» Task instructions
Continue the forum post below about compiling a static libtorch library from source, starting right after its last environment variable line.

» Document segment
• • • • •

Compiling from source a static PyTorch library

Hi,

I am interested in building the libtorch library statically. To do this, I build the repo using the setup script by executing the python setup.py build command with the following environment variables:

export CMAKE_CXX_COMPILER=/usr/bin/g++-11
export BUILD_PYTHON=OFF
export CXX=/usr/bin/g++-11
export USE_CUDA=OFF
export CMAKE_POSITION_INDEPENDENT_CODE=ON
export BUILD_SHARED_LIBS=OFF
export CMAKE_C_COMPILER=/usr/bin/gcc-11
export CC=/usr/bin/gcc-11
export CXXFLAGS="-fPIC"
export CFLAGS="-fPIC"

• • • • •

» Data records

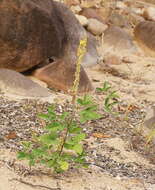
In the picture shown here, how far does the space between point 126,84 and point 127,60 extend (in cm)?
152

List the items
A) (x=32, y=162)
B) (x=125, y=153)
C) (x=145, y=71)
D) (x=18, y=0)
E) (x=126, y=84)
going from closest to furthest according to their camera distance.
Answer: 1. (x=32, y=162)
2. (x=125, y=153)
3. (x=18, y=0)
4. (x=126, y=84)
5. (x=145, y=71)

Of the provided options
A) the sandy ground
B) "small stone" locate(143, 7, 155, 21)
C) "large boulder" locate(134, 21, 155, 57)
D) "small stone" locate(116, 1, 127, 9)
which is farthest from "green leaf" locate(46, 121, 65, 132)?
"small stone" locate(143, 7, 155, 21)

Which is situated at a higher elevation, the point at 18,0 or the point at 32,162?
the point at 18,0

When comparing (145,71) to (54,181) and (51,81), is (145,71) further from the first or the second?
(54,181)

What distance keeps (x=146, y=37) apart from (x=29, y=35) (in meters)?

• • • • •

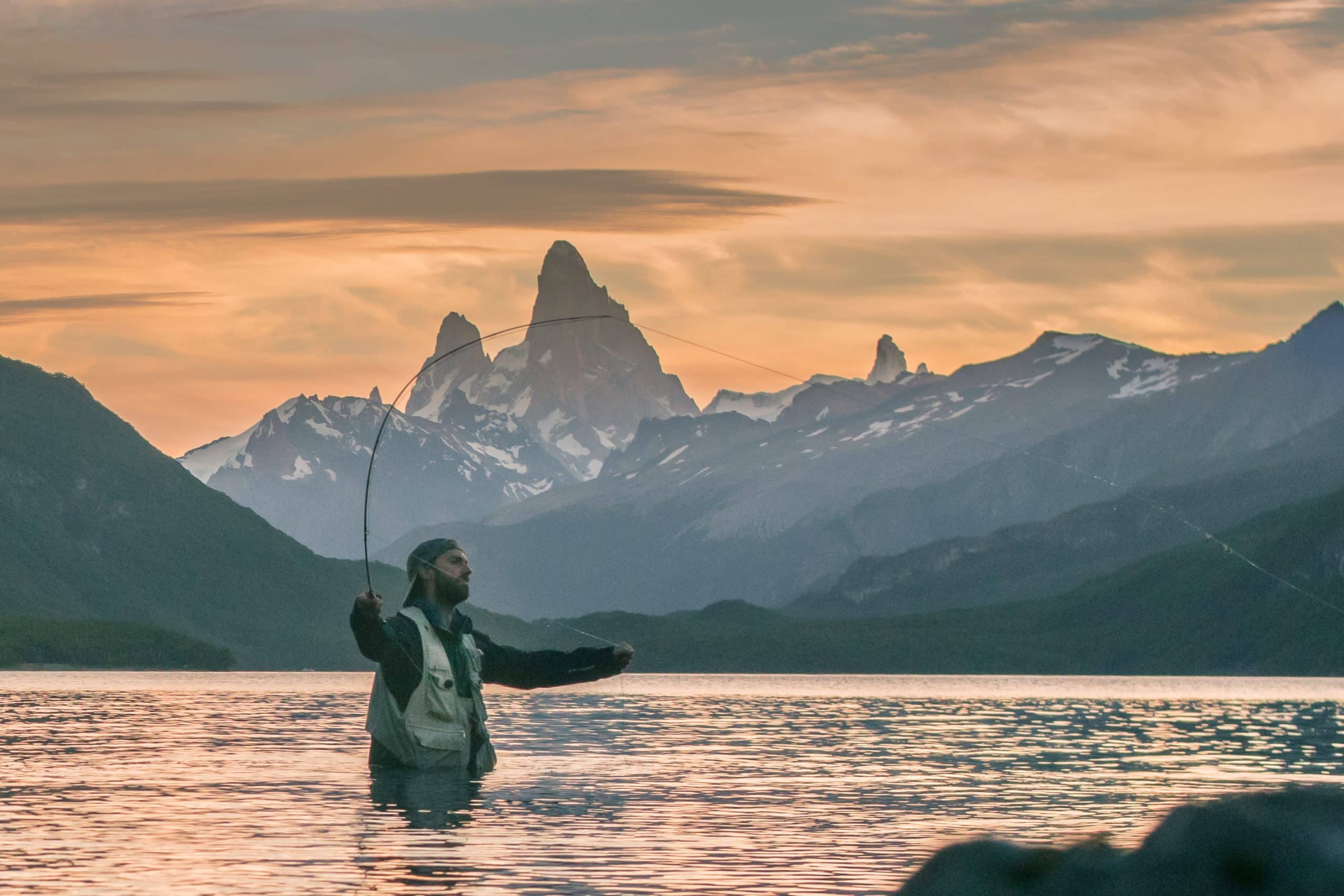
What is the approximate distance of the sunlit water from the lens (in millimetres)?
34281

• • • • •

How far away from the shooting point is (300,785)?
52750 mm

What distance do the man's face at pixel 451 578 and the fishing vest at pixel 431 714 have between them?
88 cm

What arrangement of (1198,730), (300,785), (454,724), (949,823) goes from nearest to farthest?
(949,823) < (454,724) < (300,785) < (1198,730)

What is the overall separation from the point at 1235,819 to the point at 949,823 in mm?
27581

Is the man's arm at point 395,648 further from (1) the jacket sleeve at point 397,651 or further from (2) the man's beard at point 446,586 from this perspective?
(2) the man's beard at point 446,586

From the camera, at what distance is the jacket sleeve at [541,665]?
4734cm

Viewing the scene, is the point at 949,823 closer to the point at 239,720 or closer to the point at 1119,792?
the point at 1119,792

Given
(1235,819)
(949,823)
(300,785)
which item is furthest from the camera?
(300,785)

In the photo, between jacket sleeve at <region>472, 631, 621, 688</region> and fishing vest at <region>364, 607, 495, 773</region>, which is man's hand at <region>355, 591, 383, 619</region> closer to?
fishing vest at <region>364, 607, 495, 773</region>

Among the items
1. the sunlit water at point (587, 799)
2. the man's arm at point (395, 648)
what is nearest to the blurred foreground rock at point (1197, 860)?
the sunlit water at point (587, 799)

• • • • •

» Result of the task
However after a while I get many linker errors of this type:

LayoutManager.cpp:(.text+0x1690): multiple definition of torch::nativert::LayoutManager::deallocate_and_plan()'; test_nativert/CMakeFiles/test_nativert.dir/__/__/__/torch/nativert/executor/memory/LayoutManager.cpp.o:LayoutManager.cpp:(.text+0x2770): first defined here
collect2: error: ld returned 1 exit status

Many different functions seem to be defined in several parts. I have not added any code to the pytorch repo and thus this makes me very perplexed on why this happens. In general the process of building a static libtorch library is turning out to be a real pain. If anyone has some suggestions on how to do it, it would be greatly appreciated!

Hey!

I thought our libtorch package from https://pytorch.org/get-started/locally/ contains pre-built static binaries?

Hi albanD,

Do you mean downloading it from this link here?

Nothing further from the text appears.